Way Out West

Night begins to fall in Big Bend.

We all know Texas is big. We often rumble around in the part we live in (if we’re lucky), and we kind of know that it’s big, but it’s probably only a small part of this vast expanse called Texas. For a real sense of how big the state is, west of the Pecos really delivers. As a start, it is over 500 miles from Houston to the heart of the Trans-Pecos. When the Texas Exes offered a tour of West Texas, they had to think big, but that comes naturally. This is Texas. This past May, the Flying Longhorns landed in Midland and motored to the county seats and historical forts that dot this vast landscape. It was a tour of the far reaches of this place so many UT alumni call home. 

Most mental images we have of West Texas are of a wide, flat, dry, scrubby, mostly empty landscape. That’s far from the truth—about as far as Houston is from Marfa. West Texas is booming with life, oddities, historical places, mountains, and valleys. Our tour started off with a night in Pecos, made famous by Judge Roy Bean as the “law west of the Pecos,” and home to the best cantaloupe anywhere.
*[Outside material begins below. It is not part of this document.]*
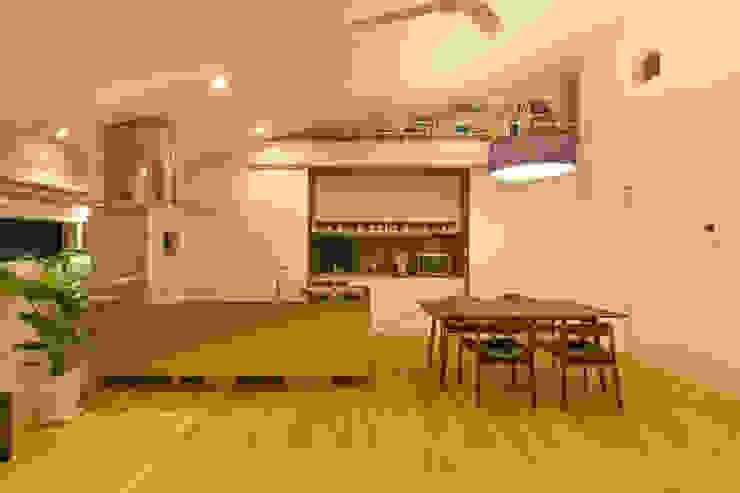キッチン収納: インデコード design officeが手掛けたダイニングです。,モダン 木材・プラスチック複合ボード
Any visit to West Texas includes a visit to the many World War II bases where they taught pilots to fly in the abundant sunshine and clear skies. Marfa, where George Patton was once stationed, is famous for those mysterious lights and is now a rather peculiar town full of artists, ranchers, hipsters, and jet-setting New York art types.  

Another beautiful Big Bend vista.

To add to the sense of vastness, a visit to UT’s McDonald Observatory in Fort Davis had us all craning our necks up to the night sky. Sitting on top of two of the taller peaks in Texas, in the middle of a dark zone to avoid light pollution, the Observatory sports two telescopes ranked in the top 10 most powerful in the world. Our little group joined several hundred others for a Star Party, a kind of guided tour of the universe through five telescopes set up around the property, followed the next morning by a private guided tour of the massive scopes. Talk about big! 

It just got better. Down we went through Terlingua—a place populated with people who are a little crazy and proud of it—to Big Bend National Park for two days in the Chisos Basin. The Park is separated from Mexico by the Rio Not-So-Grande (it happens when you get less than an inch of rain this year) and is located in Brewster County, the largest county in Texas. How big is Brewster County? Almost 6,200 square miles—more than 600 square miles larger than the state of Connecticut. 

For good measure, our trusty tour director, Byron Cade of Heritage Tours, threw in a total eclipse of the moon while we were in the Chisos Basin. The moon turned deep red to put on a great show for us watching down below. Call it a Texas bonus! 

The Hobby-Eberly Telescope at UT Austin’s McDonald Observatory.
Flying Longhorns outside of the Hobby-Eberly Telescope at UT Austin’s McDonald Observatory.

West Texas teaches you how big Texas is and why it is this “big wonderful thing,” to quote Georgia O’Keefe. The history of this area is relatively young, only about 150 years old; but it is full of life and already has a story that is bursting at the seams. The McDonald Observatory was an experience in itself, as was Big Bend. Even if you take those away, the little towns that fight and survive out here—Marfa, Fort Davis, Fort Stockton, Terlingua, Monahans, Marathon, Pecos—are worth the trip all by themselves. You can see the world, but if you don’t see Texas, well, you need to think bigger.